● What this task involves: Print the records below exactly; all of them are needed.
[Data for the task Boundary: Start]
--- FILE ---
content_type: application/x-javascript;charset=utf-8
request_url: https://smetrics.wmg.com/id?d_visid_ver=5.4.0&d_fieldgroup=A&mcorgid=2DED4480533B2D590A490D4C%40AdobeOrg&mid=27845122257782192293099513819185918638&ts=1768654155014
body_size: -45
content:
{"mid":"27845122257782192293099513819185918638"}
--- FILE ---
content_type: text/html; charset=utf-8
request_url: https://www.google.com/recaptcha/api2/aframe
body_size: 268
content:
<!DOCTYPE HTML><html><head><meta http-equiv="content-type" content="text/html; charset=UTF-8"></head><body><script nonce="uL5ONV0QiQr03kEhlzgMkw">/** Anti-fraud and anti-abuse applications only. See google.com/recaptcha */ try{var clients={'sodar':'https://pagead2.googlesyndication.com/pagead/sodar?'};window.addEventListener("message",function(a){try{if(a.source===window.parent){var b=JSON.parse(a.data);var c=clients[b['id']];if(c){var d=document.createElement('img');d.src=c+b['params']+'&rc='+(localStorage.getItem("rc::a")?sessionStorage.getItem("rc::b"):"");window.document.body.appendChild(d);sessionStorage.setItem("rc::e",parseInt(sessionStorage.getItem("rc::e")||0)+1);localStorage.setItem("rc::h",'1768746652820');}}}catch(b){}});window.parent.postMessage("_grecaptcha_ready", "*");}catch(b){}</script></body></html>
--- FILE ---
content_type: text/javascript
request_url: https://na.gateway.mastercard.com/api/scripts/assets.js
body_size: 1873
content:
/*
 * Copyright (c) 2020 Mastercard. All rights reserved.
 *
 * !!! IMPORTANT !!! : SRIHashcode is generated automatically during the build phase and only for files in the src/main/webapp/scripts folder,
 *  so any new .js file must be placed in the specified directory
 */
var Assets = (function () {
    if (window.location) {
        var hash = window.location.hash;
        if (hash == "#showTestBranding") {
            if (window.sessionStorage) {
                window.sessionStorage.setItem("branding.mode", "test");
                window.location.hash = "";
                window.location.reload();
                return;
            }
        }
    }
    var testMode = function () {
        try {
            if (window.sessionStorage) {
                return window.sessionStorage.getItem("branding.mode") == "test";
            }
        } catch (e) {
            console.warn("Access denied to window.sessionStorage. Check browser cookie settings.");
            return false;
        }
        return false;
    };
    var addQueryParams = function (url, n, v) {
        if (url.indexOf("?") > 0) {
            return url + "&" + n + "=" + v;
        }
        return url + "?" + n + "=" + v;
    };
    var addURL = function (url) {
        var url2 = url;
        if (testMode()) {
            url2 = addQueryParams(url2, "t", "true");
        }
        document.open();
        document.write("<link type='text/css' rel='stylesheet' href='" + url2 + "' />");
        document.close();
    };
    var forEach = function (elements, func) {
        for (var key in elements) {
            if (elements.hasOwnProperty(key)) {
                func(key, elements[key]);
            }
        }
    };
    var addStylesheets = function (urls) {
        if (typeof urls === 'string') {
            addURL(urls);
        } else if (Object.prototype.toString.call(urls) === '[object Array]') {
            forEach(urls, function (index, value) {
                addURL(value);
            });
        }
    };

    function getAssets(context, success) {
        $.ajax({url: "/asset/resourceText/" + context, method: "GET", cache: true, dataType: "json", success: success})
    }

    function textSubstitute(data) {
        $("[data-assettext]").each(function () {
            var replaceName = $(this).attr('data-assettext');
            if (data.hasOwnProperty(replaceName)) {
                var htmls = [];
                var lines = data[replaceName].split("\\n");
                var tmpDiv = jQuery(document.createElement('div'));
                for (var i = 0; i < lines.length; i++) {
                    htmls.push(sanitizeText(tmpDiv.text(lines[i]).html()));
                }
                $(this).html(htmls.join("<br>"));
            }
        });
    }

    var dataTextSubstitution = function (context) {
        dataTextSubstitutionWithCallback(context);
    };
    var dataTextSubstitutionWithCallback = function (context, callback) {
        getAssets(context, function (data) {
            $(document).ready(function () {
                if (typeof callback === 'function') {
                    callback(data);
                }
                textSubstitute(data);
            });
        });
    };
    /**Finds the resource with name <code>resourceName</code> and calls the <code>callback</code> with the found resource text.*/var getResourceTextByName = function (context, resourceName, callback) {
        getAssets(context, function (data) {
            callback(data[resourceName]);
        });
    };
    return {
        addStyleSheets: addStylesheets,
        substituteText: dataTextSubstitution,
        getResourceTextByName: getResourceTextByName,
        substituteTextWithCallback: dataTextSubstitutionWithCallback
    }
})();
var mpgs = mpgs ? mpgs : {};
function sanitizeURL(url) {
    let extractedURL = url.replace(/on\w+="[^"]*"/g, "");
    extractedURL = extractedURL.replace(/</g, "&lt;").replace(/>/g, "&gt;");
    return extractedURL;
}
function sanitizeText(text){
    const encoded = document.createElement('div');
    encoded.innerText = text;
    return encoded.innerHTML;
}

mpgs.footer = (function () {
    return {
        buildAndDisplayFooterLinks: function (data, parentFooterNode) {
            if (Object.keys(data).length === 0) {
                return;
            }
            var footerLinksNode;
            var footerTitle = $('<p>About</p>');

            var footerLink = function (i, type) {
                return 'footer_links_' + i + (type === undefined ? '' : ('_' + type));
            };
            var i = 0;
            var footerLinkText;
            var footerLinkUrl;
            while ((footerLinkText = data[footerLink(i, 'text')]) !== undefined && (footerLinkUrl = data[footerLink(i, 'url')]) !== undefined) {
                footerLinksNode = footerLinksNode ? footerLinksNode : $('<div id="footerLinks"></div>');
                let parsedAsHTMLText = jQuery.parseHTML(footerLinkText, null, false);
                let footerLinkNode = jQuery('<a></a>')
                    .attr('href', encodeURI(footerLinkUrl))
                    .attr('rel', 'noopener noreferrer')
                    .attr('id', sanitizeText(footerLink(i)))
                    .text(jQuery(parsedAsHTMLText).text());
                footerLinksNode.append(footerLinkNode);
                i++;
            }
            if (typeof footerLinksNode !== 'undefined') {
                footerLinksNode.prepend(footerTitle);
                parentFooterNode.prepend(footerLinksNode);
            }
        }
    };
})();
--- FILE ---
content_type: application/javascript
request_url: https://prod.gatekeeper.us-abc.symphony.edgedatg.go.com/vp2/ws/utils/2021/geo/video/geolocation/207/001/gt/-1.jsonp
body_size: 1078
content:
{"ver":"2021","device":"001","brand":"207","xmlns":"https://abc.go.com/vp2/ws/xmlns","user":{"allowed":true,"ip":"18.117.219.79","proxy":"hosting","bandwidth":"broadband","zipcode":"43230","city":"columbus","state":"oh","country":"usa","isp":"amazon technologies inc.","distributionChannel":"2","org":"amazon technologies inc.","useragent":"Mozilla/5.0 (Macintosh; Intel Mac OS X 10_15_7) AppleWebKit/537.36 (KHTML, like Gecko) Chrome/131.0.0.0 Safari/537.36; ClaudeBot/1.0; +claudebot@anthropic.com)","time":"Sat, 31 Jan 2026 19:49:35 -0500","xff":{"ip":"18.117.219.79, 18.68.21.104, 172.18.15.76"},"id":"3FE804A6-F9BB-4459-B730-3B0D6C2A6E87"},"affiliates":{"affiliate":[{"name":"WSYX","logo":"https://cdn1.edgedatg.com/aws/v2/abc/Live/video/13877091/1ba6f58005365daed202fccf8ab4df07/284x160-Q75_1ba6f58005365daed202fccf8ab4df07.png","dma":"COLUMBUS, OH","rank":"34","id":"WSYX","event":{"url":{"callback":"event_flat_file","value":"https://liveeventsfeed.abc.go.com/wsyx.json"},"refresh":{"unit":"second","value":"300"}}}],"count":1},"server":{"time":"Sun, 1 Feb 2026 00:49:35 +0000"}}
[Data for the task Boundary: End]
● Finished task:
--- FILE ---
content_type: application/x-javascript;charset=utf-8
request_url: https://smetrics.wmg.com/id?d_visid_ver=5.4.0&d_fieldgroup=A&mcorgid=2DED4480533B2D590A490D4C%40AdobeOrg&mid=27845122257782192293099513819185918638&ts=1768654155014
body_size: -45
content:
{"mid":"27845122257782192293099513819185918638"}
--- FILE ---
content_type: text/html; charset=utf-8
request_url: https://www.google.com/recaptcha/api2/aframe
body_size: 268
content:
<!DOCTYPE HTML><html><head><meta http-equiv="content-type" content="text/html; charset=UTF-8"></head><body><script nonce="uL5ONV0QiQr03kEhlzgMkw">/** Anti-fraud and anti-abuse applications only. See google.com/recaptcha */ try{var clients={'sodar':'https://pagead2.googlesyndication.com/pagead/sodar?'};window.addEventListener("message",function(a){try{if(a.source===window.parent){var b=JSON.parse(a.data);var c=clients[b['id']];if(c){var d=document.createElement('img');d.src=c+b['params']+'&rc='+(localStorage.getItem("rc::a")?sessionStorage.getItem("rc::b"):"");window.document.body.appendChild(d);sessionStorage.setItem("rc::e",parseInt(sessionStorage.getItem("rc::e")||0)+1);localStorage.setItem("rc::h",'1768746652820');}}}catch(b){}});window.parent.postMessage("_grecaptcha_ready", "*");}catch(b){}</script></body></html>
--- FILE ---
content_type: text/javascript
request_url: https://na.gateway.mastercard.com/api/scripts/assets.js
body_size: 1873
content:
/*
 * Copyright (c) 2020 Mastercard. All rights reserved.
 *
 * !!! IMPORTANT !!! : SRIHashcode is generated automatically during the build phase and only for files in the src/main/webapp/scripts folder,
 *  so any new .js file must be placed in the specified directory
 */
var Assets = (function () {
    if (window.location) {
        var hash = window.location.hash;
        if (hash == "#showTestBranding") {
            if (window.sessionStorage) {
                window.sessionStorage.setItem("branding.mode", "test");
                window.location.hash = "";
                window.location.reload();
                return;
            }
        }
    }
    var testMode = function () {
        try {
            if (window.sessionStorage) {
                return window.sessionStorage.getItem("branding.mode") == "test";
            }
        } catch (e) {
            console.warn("Access denied to window.sessionStorage. Check browser cookie settings.");
            return false;
        }
        return false;
    };
    var addQueryParams = function (url, n, v) {
        if (url.indexOf("?") > 0) {
            return url + "&" + n + "=" + v;
        }
        return url + "?" + n + "=" + v;
    };
    var addURL = function (url) {
        var url2 = url;
        if (testMode()) {
            url2 = addQueryParams(url2, "t", "true");
        }
        document.open();
        document.write("<link type='text/css' rel='stylesheet' href='" + url2 + "' />");
        document.close();
    };
    var forEach = function (elements, func) {
        for (var key in elements) {
            if (elements.hasOwnProperty(key)) {
                func(key, elements[key]);
            }
        }
    };
    var addStylesheets = function (urls) {
        if (typeof urls === 'string') {
            addURL(urls);
        } else if (Object.prototype.toString.call(urls) === '[object Array]') {
            forEach(urls, function (index, value) {
                addURL(value);
            });
        }
    };

    function getAssets(context, success) {
        $.ajax({url: "/asset/resourceText/" + context, method: "GET", cache: true, dataType: "json", success: success})
    }

    function textSubstitute(data) {
        $("[data-assettext]").each(function () {
            var replaceName = $(this).attr('data-assettext');
            if (data.hasOwnProperty(replaceName)) {
                var htmls = [];
                var lines = data[replaceName].split("\\n");
                var tmpDiv = jQuery(document.createElement('div'));
                for (var i = 0; i < lines.length; i++) {
                    htmls.push(sanitizeText(tmpDiv.text(lines[i]).html()));
                }
                $(this).html(htmls.join("<br>"));
            }
        });
    }

    var dataTextSubstitution = function (context) {
        dataTextSubstitutionWithCallback(context);
    };
    var dataTextSubstitutionWithCallback = function (context, callback) {
        getAssets(context, function (data) {
            $(document).ready(function () {
                if (typeof callback === 'function') {
                    callback(data);
                }
                textSubstitute(data);
            });
        });
    };
    /**Finds the resource with name <code>resourceName</code> and calls the <code>callback</code> with the found resource text.*/var getResourceTextByName = function (context, resourceName, callback) {
        getAssets(context, function (data) {
            callback(data[resourceName]);
        });
    };
    return {
        addStyleSheets: addStylesheets,
        substituteText: dataTextSubstitution,
        getResourceTextByName: getResourceTextByName,
        substituteTextWithCallback: dataTextSubstitutionWithCallback
    }
})();
var mpgs = mpgs ? mpgs : {};
function sanitizeURL(url) {
    let extractedURL = url.replace(/on\w+="[^"]*"/g, "");
    extractedURL = extractedURL.replace(/</g, "&lt;").replace(/>/g, "&gt;");
    return extractedURL;
}
function sanitizeText(text){
    const encoded = document.createElement('div');
    encoded.innerText = text;
    return encoded.innerHTML;
}

mpgs.footer = (function () {
    return {
        buildAndDisplayFooterLinks: function (data, parentFooterNode) {
            if (Object.keys(data).length === 0) {
                return;
            }
            var footerLinksNode;
            var footerTitle = $('<p>About</p>');

            var footerLink = function (i, type) {
                return 'footer_links_' + i + (type === undefined ? '' : ('_' + type));
            };
            var i = 0;
            var footerLinkText;
            var footerLinkUrl;
            while ((footerLinkText = data[footerLink(i, 'text')]) !== undefined && (footerLinkUrl = data[footerLink(i, 'url')]) !== undefined) {
                footerLinksNode = footerLinksNode ? footerLinksNode : $('<div id="footerLinks"></div>');
                let parsedAsHTMLText = jQuery.parseHTML(footerLinkText, null, false);
                let footerLinkNode = jQuery('<a></a>')
                    .attr('href', encodeURI(footerLinkUrl))
                    .attr('rel', 'noopener noreferrer')
                    .attr('id', sanitizeText(footerLink(i)))
                    .text(jQuery(parsedAsHTMLText).text());
                footerLinksNode.append(footerLinkNode);
                i++;
            }
            if (typeof footerLinksNode !== 'undefined') {
                footerLinksNode.prepend(footerTitle);
                parentFooterNode.prepend(footerLinksNode);
            }
        }
    };
})();
--- FILE ---
content_type: application/javascript
request_url: https://prod.gatekeeper.us-abc.symphony.edgedatg.go.com/vp2/ws/utils/2021/geo/video/geolocation/207/001/gt/-1.jsonp
body_size: 1078
content:
{"ver":"2021","device":"001","brand":"207","xmlns":"https://abc.go.com/vp2/ws/xmlns","user":{"allowed":true,"ip":"18.117.219.79","proxy":"hosting","bandwidth":"broadband","zipcode":"43230","city":"columbus","state":"oh","country":"usa","isp":"amazon technologies inc.","distributionChannel":"2","org":"amazon technologies inc.","useragent":"Mozilla/5.0 (Macintosh; Intel Mac OS X 10_15_7) AppleWebKit/537.36 (KHTML, like Gecko) Chrome/131.0.0.0 Safari/537.36; ClaudeBot/1.0; +claudebot@anthropic.com)","time":"Sat, 31 Jan 2026 19:49:35 -0500","xff":{"ip":"18.117.219.79, 18.68.21.104, 172.18.15.76"},"id":"3FE804A6-F9BB-4459-B730-3B0D6C2A6E87"},"affiliates":{"affiliate":[{"name":"WSYX","logo":"https://cdn1.edgedatg.com/aws/v2/abc/Live/video/13877091/1ba6f58005365daed202fccf8ab4df07/284x160-Q75_1ba6f58005365daed202fccf8ab4df07.png","dma":"COLUMBUS, OH","rank":"34","id":"WSYX","event":{"url":{"callback":"event_flat_file","value":"https://liveeventsfeed.abc.go.com/wsyx.json"},"refresh":{"unit":"second","value":"300"}}}],"count":1},"server":{"time":"Sun, 1 Feb 2026 00:49:35 +0000"}}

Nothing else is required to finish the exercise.